**** DATA EXTRACT

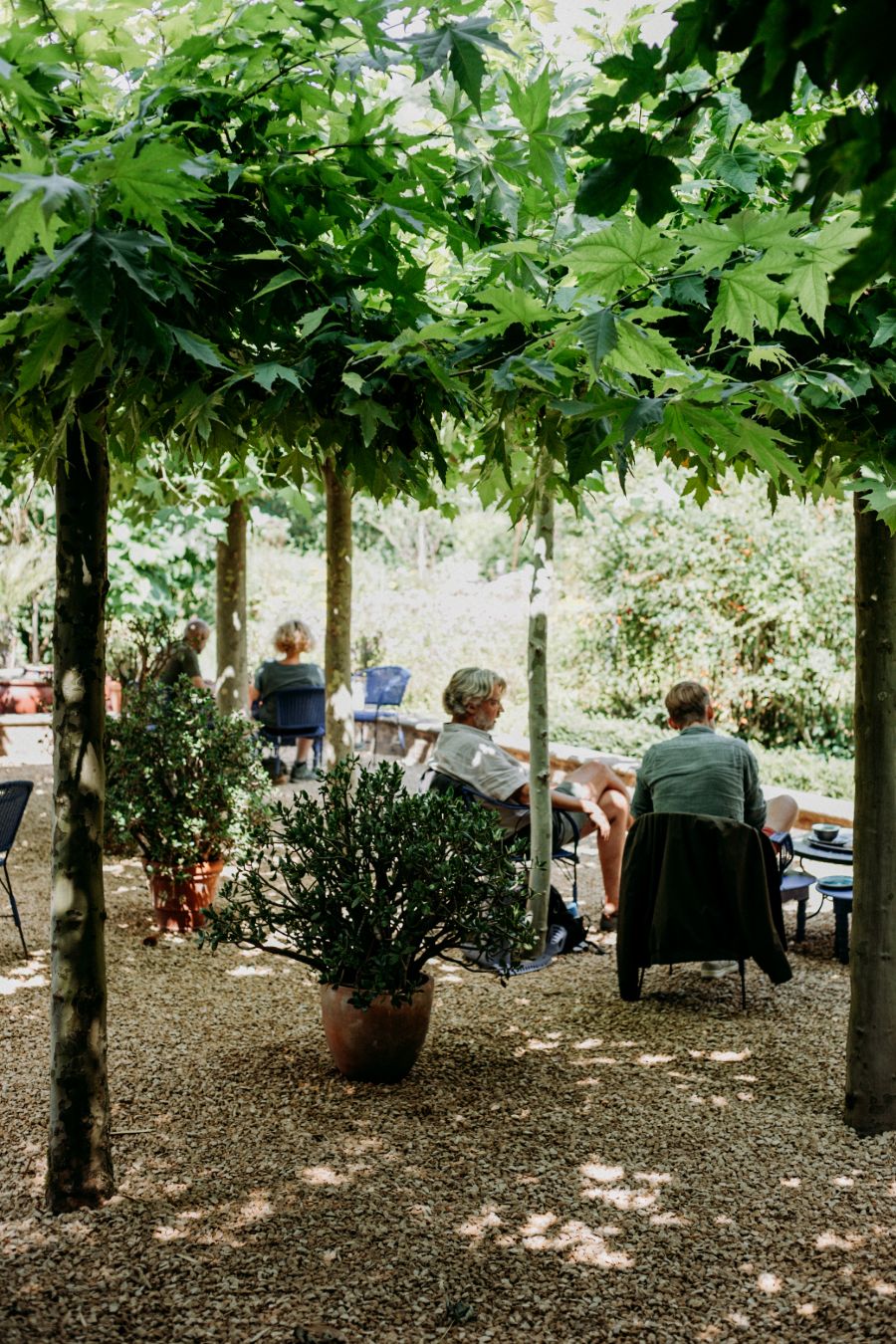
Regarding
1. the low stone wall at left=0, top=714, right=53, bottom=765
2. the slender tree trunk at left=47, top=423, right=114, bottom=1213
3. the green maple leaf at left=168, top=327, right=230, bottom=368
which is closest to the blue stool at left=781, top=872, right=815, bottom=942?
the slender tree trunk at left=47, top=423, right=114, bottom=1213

********
**** DATA EXTRACT

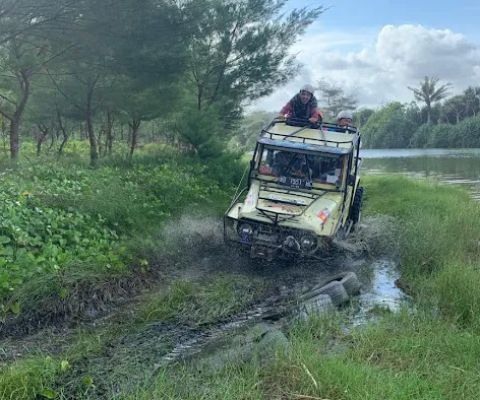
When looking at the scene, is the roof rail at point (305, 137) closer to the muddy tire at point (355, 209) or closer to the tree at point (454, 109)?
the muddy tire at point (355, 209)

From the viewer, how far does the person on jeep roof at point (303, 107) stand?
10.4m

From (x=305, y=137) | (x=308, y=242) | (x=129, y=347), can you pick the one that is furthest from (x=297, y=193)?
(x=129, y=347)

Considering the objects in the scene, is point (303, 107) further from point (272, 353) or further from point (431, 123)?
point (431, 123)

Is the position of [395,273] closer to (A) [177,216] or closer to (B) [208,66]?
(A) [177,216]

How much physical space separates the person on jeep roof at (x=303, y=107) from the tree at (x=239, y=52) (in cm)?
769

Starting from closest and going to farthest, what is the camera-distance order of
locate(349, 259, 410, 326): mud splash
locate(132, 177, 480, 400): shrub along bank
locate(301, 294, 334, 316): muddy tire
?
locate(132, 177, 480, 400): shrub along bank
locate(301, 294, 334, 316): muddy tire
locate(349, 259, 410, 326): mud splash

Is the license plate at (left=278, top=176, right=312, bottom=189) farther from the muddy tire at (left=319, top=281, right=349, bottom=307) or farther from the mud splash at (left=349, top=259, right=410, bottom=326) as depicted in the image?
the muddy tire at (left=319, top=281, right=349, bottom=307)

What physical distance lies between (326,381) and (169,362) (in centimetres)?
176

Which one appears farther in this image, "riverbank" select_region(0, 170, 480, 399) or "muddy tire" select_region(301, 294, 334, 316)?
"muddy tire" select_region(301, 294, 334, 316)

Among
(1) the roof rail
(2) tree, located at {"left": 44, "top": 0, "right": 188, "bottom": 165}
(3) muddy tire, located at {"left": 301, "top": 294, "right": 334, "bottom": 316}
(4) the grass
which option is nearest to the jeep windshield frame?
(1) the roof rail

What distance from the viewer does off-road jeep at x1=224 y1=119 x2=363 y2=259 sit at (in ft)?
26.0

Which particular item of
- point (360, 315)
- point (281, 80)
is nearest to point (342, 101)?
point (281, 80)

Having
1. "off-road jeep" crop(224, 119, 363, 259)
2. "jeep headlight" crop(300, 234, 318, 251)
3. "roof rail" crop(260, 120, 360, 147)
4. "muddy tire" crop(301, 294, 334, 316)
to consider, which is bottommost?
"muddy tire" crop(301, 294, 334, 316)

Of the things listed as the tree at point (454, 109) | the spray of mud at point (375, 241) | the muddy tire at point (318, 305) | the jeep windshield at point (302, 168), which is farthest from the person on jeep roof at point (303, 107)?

********

TASK DETAILS: Copy out the records starting at the line that contains "What distance from" and ending at the line that contains "Of the things", including both of those lines, with nothing changed.

THE COMPLETED TASK:
What distance from the viewer does off-road jeep at x1=224 y1=119 x2=363 y2=259 sit at (in ft)?
26.0

Which particular item of
- point (360, 315)
- point (281, 80)
is nearest to point (342, 101)?
point (281, 80)

Having
1. "off-road jeep" crop(224, 119, 363, 259)
2. "jeep headlight" crop(300, 234, 318, 251)
3. "roof rail" crop(260, 120, 360, 147)
4. "muddy tire" crop(301, 294, 334, 316)
to consider, which is bottommost?
"muddy tire" crop(301, 294, 334, 316)

Of the things listed as the tree at point (454, 109) | the spray of mud at point (375, 241) | the muddy tire at point (318, 305) | the jeep windshield at point (302, 168), which is farthest from the person on jeep roof at point (303, 107)?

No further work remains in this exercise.